> **Your task**: Write out exactly the lines below starting at the one containing "Microsoft Xbox One Gears of War Bundle" and ending at the one containing "Mercato - Le". Omit every picture.

> **Data records**:

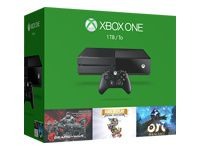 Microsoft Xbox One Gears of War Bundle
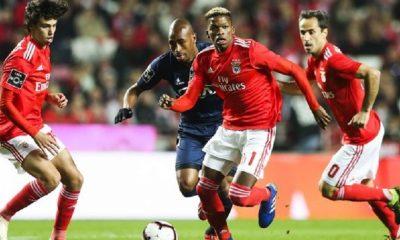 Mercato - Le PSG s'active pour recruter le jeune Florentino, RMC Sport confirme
...
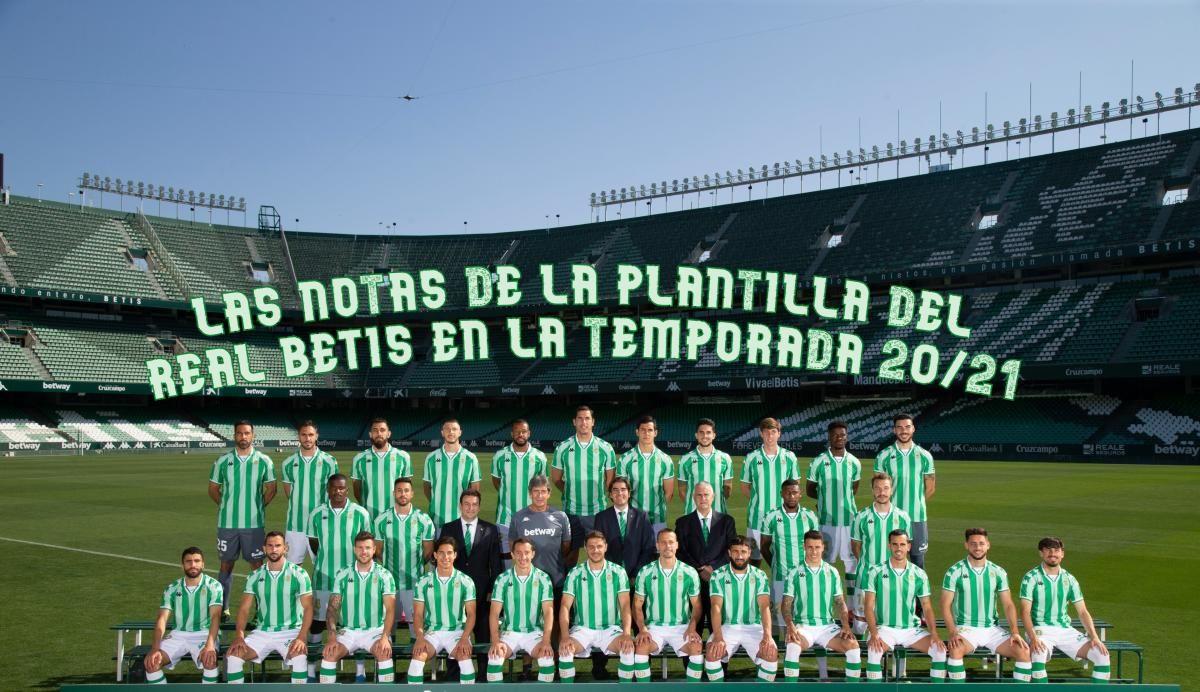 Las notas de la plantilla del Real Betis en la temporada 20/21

> **The answer**:
 Microsoft Xbox One Gears of War Bundle
 Mercato - Le PSG s'active pour recruter le jeune Florentino, RMC Sport confirme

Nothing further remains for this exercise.